Realtime Single Molecular Motion Analysis of Nicotinic Acetylcholine Receptor Alpha 7 by Diffracted X-Ray Tracking Method

Abstract

The nicotinic acetylcholine receptor (nAChR) is a ligand-gated ion channel. Binding of ligands (e.g. acetylcholine, nicotine) to nAChR induces ion flux through the channel formed by pentameric subunits, which leads to the changes of cell excitability, and then triggers the following signaling cascades in the peripheral and the central nervous system. In the previous study we applied Diffracted X-ray Tracking (DXT) method to acetylcholine binding protein (AChBP) and Torpedo nAChR. DXT is a method to track the X-ray diffraction spots from the gold nanocrystal labeled on an individual single protein in real time and real space. We observed molecular fluctuations of the proteins even without ligand, and enhancement of tilting and twisting motions with ligand [Sekiguchi, et al. (2014) Sci.
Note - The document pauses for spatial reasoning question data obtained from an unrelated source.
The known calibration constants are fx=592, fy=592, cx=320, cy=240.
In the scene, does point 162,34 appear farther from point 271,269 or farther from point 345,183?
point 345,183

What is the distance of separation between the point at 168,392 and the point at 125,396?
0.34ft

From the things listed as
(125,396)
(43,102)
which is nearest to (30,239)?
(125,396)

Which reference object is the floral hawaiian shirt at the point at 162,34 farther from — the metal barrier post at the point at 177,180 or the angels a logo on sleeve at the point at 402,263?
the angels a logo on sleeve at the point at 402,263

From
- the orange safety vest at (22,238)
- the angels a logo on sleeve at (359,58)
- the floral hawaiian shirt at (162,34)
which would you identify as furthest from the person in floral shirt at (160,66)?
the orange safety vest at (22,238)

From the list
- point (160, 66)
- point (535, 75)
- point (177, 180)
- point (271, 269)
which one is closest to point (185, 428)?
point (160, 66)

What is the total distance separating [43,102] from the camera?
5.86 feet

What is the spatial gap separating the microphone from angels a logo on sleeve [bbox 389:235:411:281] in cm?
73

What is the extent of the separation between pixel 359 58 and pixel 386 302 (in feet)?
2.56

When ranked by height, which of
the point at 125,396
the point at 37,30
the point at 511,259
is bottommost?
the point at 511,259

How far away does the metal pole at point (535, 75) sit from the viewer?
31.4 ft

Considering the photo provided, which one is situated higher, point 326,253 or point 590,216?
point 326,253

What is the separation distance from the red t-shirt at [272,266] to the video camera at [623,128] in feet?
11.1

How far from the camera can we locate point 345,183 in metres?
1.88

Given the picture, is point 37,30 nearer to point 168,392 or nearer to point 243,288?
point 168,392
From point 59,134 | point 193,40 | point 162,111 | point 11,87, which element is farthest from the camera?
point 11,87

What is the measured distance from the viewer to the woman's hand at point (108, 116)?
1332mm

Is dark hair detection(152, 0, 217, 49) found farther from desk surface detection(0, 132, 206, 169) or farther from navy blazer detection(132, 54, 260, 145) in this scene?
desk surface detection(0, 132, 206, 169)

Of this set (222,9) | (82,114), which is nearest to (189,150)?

Rep. 4: 6384].Here, to acquire more precise information on molecular motions of nAChR in the three sub-states (close, open, and desensitization) and their sate-to-state transitions, we applied the DXT for the neuronal nAChR alpha 7. The alpha 7 receptor in the central nervous system plays essential roles in the cholinergic neuro-signal transduction, and it is one of the drug targets for therapeutics of Alzheimer diseases and cognitive impairment associated with schizophrenia (CIAS). Alpha 7 receptor was recombinantly prepared from the cDNA expressed in Xenopus oocytes. To orderly configure the receptors defined tags were introduced at the defined positions; e.g. “Met tag” for labeling with gold nanocrystal in the N-terminal, and “His tag” for absorption on mica substrate in the second cytoplasmic loop of the receptor. Characteristic molecular motion(s) during the three states of the nAChR alpha 7 were revealed by the DXT analysis. Possible transition modeling will be discussed.